=== Problem to solve ===
Every line of the data below must be output exactly, with images left out.
▬▬▬
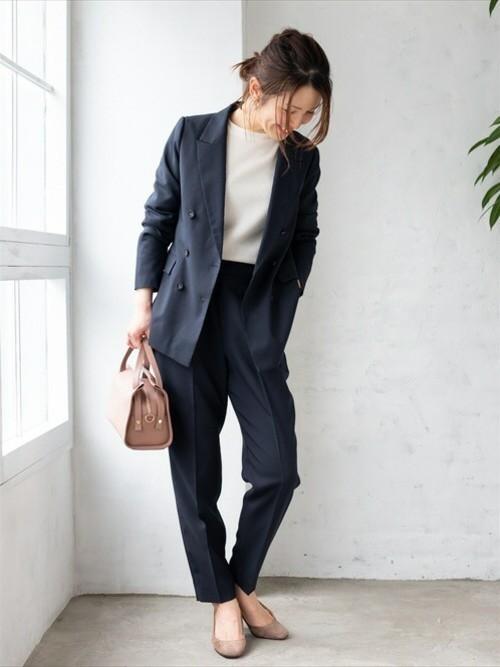 テーラードジャケットを使った会社見学の服装
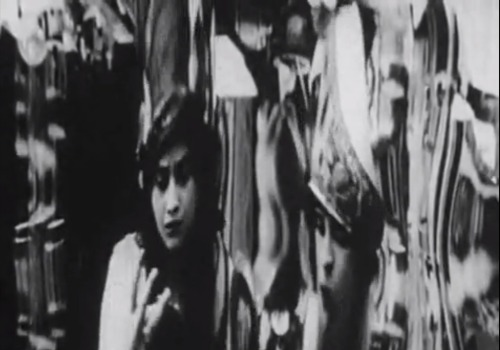 From La Folie Du Docteur Tube,1915 short experimental film by Abel Gance thanks again to bent for this discovery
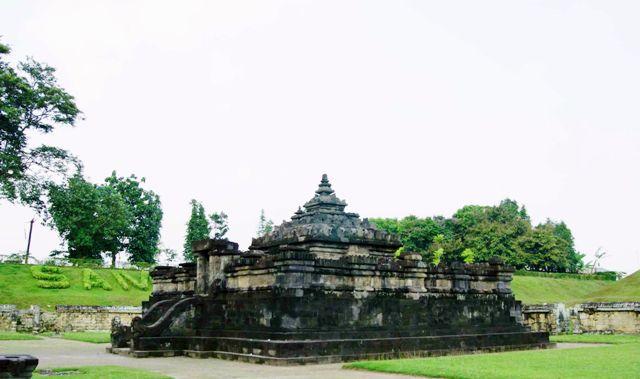 Candi Sambisari in Yogyakarta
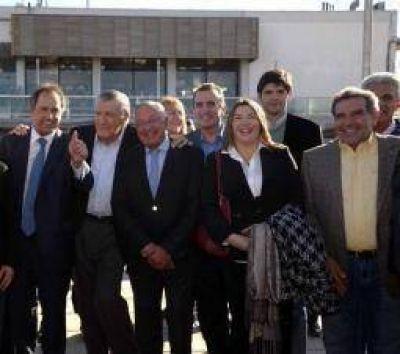 Beder y Casas junto a Daniel Scioli en cumbre pro minería responsable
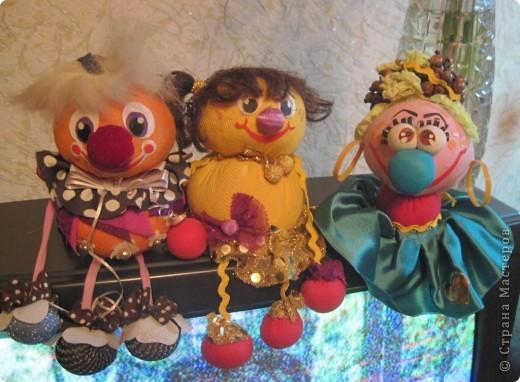 """Есть у меня такие куколки, сделанные из шариков, я их называю """"Шариколэнд"""". Сделаны они давно, лет примерно 17 назад. они мне очень дороги, потому что их делала моя старшая дочка Надюшка. Каждая куколка сделана и подарена мне к определённому празднику, каждая индивидуальна, но их объдиняет одно - сделаны они из шариков-помпончиков, сделаны с душой и все без исключения весёлые и добродушные.  фото 2"""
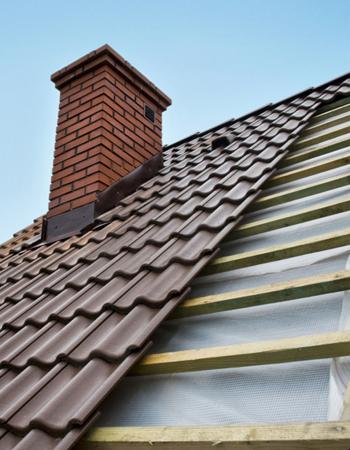 Prix rénovation d'un toit en pente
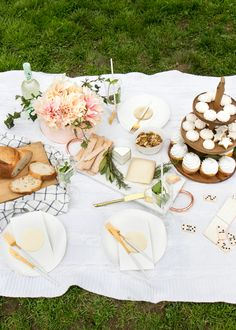 Picnic cupcakes, boho decorations and a delicious picnic spread - a perfect set up for a lovely afternoon tea party picnic Picnic Bridal Showers, Summer Bridal Showers, Bridal Shower Favors, Picnic Party Favors, Picnic Theme, Afternoon Tea Tables, Afternoon Tea Parties, Outdoor Tea Parties, Picnic Date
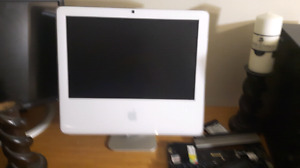 Apple iMac All in One Desk Top PC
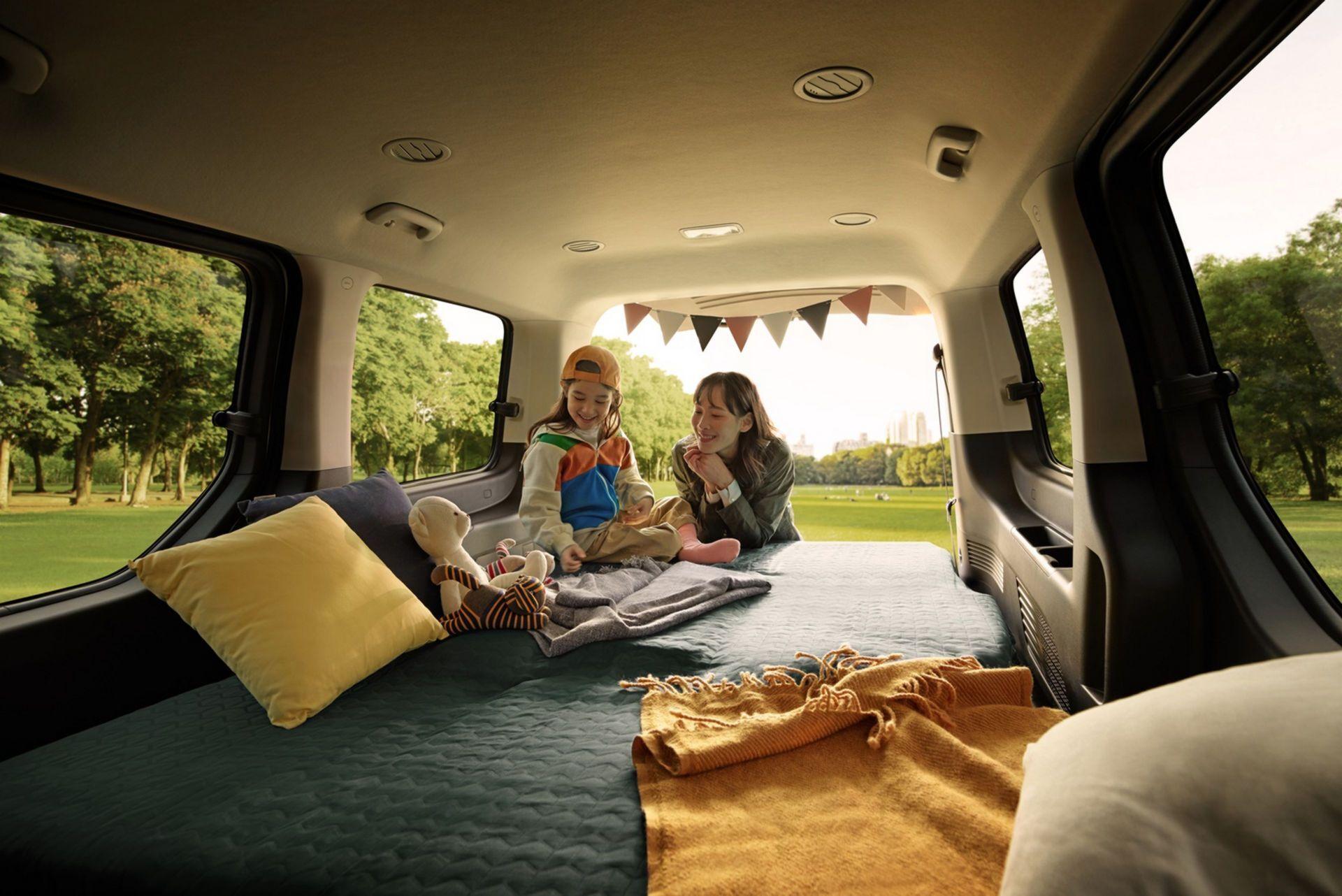 На пикнике в салоне минивена можно организовать спальные места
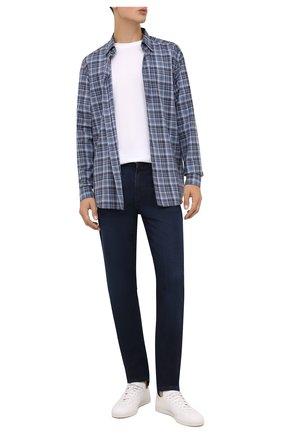 Мужские джинсы BOSS темно-синего цвета, арт. 50458151 | Фото 2 (Длина (брюки, джинсы): Стандартные; Материал внешний: Хлопок; Кросс-КТ: Деним; Силуэт М (брюки): Прямые; Стили: Кэжуэл)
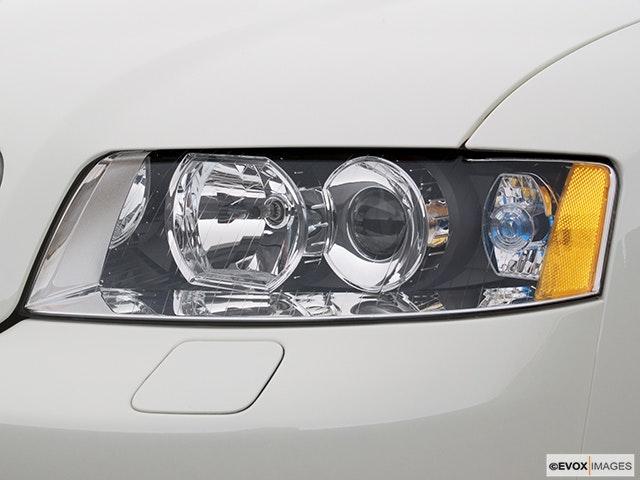 2005 Audi A4 Drivers Side Headlight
▬▬▬
=== Expected answer ===
 テーラードジャケットを使った会社見学の服装
 From La Folie Du Docteur Tube,1915 short experimental film by Abel Gance thanks again to bent for this discovery
 Candi Sambisari in Yogyakarta
 Beder y Casas junto a Daniel Scioli en cumbre pro minería responsable
 """Есть у меня такие куколки, сделанные из шариков, я их называю """"Шариколэнд"""". Сделаны они давно, лет примерно 17 назад. они мне очень дороги, потому что их делала моя старшая дочка Надюшка. Каждая куколка сделана и подарена мне к определённому празднику, каждая индивидуальна, но их объдиняет одно - сделаны они из шариков-помпончиков, сделаны с душой и все без исключения весёлые и добродушные.  фото 2"""
 Prix rénovation d'un toit en pente
 Picnic cupcakes, boho decorations and a delicious picnic spread - a perfect set up for a lovely afternoon tea party picnic Picnic Bridal Showers, Summer Bridal Showers, Bridal Shower Favors, Picnic Party Favors, Picnic Theme, Afternoon Tea Tables, Afternoon Tea Parties, Outdoor Tea Parties, Picnic Date
 Apple iMac All in One Desk Top PC
 На пикнике в салоне минивена можно организовать спальные места
 Мужские джинсы BOSS темно-синего цвета, арт. 50458151 | Фото 2 (Длина (брюки, джинсы): Стандартные; Материал внешний: Хлопок; Кросс-КТ: Деним; Силуэт М (брюки): Прямые; Стили: Кэжуэл)
 2005 Audi A4 Drivers Side Headlight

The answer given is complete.